Elke team dat aan het regeren slaat heeft – als het goed is – een verkiezingsprogramma dat bij verkiezingswinst al dan niet aangepast – deel van een regeerprogramma wordt. Partijen hebben hun wetenschappelijke bureaus; ze hebben hun besturen en structuren die – op grond van het beginselprogramma van de partijen weten waar hun partijen voor staan. Waarom dan nog een tijdrovende en een geldverslindende operatie die nationale dialoog heet?

Weinigen van de vele deelnemers aan die ‘dialogen’ zien hun voorstellen besproken laat staan uitgevoerd worden. De

Vereniging van Economisten in Suriname (VES), die steeds bereid is haar bijdrage te leveren – ongeacht het politiek signatuur van de regering - heeft niet alleen een boekje over hun ervaringen met deze regering opengedaan, maar aan de regering ook een boekwerk aangeboden van de al dan niet gelukte pogingen in dialoog te gaan met de regering voor, tijdens of na al die nationale dialogen.

En terwijl Paramaribo in Paramaribo constant met Paramaribo aan het dialogiseren is over wat in Paramaribo beter moet gaan lijkt mij dat de werkelijke dialoog van dit moment vermeden wordt: De dialoog tussen de kuststreek en het achterland.
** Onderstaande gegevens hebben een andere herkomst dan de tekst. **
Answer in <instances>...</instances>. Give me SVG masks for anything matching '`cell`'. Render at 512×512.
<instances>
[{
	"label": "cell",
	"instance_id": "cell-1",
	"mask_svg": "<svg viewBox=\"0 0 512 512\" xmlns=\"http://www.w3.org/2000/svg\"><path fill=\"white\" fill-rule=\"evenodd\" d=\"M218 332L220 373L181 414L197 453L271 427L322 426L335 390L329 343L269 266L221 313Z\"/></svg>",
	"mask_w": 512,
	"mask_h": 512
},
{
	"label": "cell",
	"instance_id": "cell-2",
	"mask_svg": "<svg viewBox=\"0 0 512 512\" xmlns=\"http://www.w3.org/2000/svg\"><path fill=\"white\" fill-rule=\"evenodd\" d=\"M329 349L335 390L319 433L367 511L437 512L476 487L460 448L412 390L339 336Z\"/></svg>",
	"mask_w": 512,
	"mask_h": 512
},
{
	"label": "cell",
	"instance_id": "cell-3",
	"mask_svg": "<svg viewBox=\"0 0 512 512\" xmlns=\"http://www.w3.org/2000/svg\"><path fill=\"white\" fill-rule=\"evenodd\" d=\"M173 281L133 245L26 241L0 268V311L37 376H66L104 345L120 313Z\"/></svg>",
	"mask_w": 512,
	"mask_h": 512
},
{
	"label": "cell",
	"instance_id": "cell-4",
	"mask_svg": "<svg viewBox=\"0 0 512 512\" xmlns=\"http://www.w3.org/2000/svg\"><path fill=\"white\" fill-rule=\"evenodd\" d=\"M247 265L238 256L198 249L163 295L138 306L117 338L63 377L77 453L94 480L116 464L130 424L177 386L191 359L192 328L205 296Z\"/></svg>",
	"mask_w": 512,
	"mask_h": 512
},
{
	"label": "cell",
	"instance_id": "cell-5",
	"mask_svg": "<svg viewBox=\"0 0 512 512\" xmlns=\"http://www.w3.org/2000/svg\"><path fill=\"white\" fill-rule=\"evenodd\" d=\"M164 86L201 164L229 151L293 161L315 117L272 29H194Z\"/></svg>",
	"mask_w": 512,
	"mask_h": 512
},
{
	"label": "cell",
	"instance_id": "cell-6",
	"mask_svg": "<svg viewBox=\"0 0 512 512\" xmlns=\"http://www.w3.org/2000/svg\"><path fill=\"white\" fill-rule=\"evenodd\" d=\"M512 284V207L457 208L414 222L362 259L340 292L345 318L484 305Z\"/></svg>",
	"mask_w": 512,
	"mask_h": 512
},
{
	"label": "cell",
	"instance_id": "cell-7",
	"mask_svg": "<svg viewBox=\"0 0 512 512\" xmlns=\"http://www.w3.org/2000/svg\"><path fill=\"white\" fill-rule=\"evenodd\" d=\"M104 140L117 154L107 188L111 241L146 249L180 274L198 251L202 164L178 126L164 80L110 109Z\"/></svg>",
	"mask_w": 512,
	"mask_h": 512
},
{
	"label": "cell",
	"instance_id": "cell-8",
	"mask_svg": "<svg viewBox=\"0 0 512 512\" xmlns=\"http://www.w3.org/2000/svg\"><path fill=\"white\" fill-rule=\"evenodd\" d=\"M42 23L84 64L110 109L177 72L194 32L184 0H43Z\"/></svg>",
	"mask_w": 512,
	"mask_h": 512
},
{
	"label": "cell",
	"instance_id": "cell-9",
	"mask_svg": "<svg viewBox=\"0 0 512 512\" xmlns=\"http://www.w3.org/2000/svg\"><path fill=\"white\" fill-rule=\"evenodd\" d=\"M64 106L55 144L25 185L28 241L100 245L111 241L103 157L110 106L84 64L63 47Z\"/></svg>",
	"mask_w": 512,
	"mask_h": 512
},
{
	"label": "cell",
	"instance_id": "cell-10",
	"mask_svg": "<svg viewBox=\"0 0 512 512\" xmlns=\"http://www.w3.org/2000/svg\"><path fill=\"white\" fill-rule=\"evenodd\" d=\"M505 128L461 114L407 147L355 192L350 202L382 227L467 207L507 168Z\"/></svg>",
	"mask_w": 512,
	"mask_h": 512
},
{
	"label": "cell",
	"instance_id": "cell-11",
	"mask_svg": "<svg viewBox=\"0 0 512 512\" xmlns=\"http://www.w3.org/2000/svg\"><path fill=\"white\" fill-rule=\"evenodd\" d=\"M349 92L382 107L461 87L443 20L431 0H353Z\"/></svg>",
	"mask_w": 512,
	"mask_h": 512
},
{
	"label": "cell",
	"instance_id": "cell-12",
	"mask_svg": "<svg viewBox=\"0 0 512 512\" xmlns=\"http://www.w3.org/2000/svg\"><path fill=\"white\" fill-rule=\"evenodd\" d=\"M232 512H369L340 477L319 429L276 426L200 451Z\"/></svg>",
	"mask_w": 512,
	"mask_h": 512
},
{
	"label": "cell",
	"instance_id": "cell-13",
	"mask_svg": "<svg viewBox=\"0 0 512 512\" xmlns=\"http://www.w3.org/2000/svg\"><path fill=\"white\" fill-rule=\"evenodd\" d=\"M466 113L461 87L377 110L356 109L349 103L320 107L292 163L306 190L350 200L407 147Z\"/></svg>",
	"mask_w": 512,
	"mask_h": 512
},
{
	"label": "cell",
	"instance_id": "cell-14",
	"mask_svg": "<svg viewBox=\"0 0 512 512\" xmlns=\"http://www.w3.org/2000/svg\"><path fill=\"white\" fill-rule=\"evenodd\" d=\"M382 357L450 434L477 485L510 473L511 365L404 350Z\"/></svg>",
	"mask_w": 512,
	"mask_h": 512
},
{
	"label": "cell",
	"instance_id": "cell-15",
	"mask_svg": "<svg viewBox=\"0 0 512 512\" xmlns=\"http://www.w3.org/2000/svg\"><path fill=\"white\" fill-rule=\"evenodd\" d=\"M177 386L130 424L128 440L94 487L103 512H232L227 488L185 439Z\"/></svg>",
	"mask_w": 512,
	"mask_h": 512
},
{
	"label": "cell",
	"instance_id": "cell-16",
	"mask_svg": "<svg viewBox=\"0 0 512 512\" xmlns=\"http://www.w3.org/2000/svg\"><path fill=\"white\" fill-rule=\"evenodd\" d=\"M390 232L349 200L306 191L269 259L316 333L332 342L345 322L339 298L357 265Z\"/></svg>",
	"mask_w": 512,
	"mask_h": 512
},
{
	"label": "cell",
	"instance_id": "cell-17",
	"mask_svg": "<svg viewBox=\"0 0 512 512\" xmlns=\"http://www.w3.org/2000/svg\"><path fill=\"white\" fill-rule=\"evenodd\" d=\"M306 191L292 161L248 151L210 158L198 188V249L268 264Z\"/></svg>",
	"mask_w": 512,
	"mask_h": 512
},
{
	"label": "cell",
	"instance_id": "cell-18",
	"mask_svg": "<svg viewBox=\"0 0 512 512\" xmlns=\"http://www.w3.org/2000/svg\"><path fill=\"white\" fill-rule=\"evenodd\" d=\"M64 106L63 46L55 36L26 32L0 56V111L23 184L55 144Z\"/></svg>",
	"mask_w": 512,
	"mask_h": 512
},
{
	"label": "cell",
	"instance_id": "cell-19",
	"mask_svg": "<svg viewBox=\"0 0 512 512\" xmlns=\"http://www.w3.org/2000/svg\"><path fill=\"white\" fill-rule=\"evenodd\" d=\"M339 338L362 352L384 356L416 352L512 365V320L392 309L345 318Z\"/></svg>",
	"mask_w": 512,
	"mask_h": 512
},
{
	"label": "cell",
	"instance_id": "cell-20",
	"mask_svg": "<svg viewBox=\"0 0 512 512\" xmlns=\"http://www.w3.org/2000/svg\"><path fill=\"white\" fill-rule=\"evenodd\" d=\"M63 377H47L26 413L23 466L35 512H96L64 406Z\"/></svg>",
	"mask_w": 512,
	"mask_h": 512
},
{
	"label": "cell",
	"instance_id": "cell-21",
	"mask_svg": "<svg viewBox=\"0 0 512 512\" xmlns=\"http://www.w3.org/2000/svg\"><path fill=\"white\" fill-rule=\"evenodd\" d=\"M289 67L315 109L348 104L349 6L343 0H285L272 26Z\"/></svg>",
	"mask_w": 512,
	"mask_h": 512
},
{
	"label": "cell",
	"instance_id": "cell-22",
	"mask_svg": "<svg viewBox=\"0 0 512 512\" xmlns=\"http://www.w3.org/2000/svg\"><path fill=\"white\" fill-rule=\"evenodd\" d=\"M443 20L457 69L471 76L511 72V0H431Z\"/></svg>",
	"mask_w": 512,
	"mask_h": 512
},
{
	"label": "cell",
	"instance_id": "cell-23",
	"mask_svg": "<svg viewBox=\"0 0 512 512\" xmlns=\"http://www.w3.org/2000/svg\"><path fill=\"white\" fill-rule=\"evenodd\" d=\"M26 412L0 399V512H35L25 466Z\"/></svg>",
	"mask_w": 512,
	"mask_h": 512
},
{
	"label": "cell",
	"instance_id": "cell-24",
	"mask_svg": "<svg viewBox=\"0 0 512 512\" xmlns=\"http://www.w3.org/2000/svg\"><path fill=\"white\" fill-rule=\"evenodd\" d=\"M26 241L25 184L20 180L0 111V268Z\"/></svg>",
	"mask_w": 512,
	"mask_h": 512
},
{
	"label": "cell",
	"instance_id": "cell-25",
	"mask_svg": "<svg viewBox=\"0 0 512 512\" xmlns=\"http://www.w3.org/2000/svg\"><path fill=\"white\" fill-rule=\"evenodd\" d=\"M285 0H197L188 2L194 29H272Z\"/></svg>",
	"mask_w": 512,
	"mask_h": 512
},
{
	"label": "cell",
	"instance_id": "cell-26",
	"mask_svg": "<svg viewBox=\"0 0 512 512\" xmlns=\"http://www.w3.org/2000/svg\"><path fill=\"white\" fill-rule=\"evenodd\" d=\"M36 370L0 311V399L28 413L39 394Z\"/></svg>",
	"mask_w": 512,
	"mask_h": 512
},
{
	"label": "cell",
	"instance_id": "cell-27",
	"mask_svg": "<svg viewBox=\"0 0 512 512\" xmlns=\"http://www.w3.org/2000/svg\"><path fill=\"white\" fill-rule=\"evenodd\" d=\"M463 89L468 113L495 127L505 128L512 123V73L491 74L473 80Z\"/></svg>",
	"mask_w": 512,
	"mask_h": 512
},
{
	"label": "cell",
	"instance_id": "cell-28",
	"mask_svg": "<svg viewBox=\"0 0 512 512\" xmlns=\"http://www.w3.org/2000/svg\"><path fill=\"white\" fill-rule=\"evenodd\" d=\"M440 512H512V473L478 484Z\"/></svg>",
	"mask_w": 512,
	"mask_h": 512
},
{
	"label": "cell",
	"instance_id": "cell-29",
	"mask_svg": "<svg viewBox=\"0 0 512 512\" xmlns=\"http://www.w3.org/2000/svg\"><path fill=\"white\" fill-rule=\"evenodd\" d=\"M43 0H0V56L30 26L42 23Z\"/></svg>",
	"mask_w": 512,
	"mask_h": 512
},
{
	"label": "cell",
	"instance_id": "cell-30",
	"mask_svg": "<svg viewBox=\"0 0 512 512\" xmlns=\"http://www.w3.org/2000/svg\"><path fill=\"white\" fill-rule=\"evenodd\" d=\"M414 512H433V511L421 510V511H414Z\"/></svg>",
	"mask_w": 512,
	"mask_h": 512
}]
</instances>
Vele echte, dan wel vermeende verschillen hebben zich in de loop der tijd opgestapeld: We hebben het dan over verdragen dan wel overeenkomsten. Kan een volk permanent in gijzeling gehouden worden door vonnissen waarvan betrekkelijk weinig over de inhoud bekend is? Grondenrechten, Inheemsen en Tribale volkeren. Eenheidsstaat of niet. Collectieve dan wel individuele rechten. Is Suriname een rechtsstaat of niet?  Blijven we steken in het verleden? Begrijpen we het heden en laten wij de toekomst ons niet door de vingers glippen? Opmerkingen en vragen die steeds weer worden gehoord van niet de eerste de besten. Gelukkig hebben wij in Suriname nog een Armand van der San, die ons met de regelmaat van de klok juridisch verrijkt met zijn beschouwingen over het voorgaande.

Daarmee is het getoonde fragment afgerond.